It received generally negative reviews from critics but earned $163 million worldwide.
Plot
[edit]This article needs an improved plot summary. (December 2021) |
Brad and Kate are an unmarried upscale San Francisco couple who have been together for three years. Because each of them comes from divorced parents and overall dysfunctional families, they are reluctant to marry and have children. To avoid their families at Christmas, Brad and Kate plan a vacation to Fiji, falsely telling their parents they are traveling abroad to do charity work. When a fog bank grounds outgoing flights, Brad and Kate are randomly interviewed by a television reporter at the airport about their now-canceled plans. The resulting broadcast puts their families on notice they are stuck at home for the holidays and forces Brad and Kate to visit their parents' homes in one day.
They first visit Brad's father, followed by Kate's mother, and then, Brad's mother. Each house has various siblings, extended relatives, and significant others.

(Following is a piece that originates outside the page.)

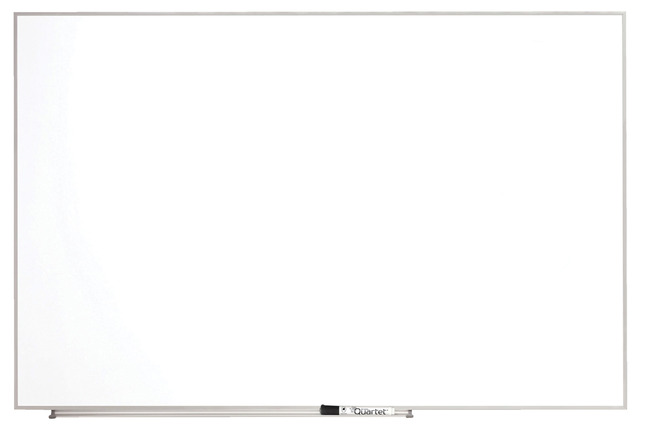 White Boards, Dry Erase Boards Supplies, Item Number 1110998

As Brad counts down the minutes to freedom, Kate studies their families' lives and takes a pregnancy test on a whim, which is negative. They keep discovering new secrets about each other they had previously been too embarrassed to share, such as Brad's real name being "Orlando", Kate being ostracized by her peers throughout her childhood, and how Brad's mom's new boyfriend is his childhood best friend. As they continue to learn about the things they hide from each other, their relationship strains.
Kate realizes she wants a deeper commitment with Brad, the prospect of which frightens him when she mentions it. When they finally reach Kate's father's house, she asks Brad to let her go in alone. Inside, she learns how her father has mended his relationships with his ex-wife and family for the sake of celebrating Christmas as a family. Meanwhile, Brad returns to his father's and they have a quiet talk alone. Brad realizes he fears ending up bitter and alone like his father, though the two reconcile before he leaves. Returning to Kate, they discuss marriage and children before embarking to Fiji.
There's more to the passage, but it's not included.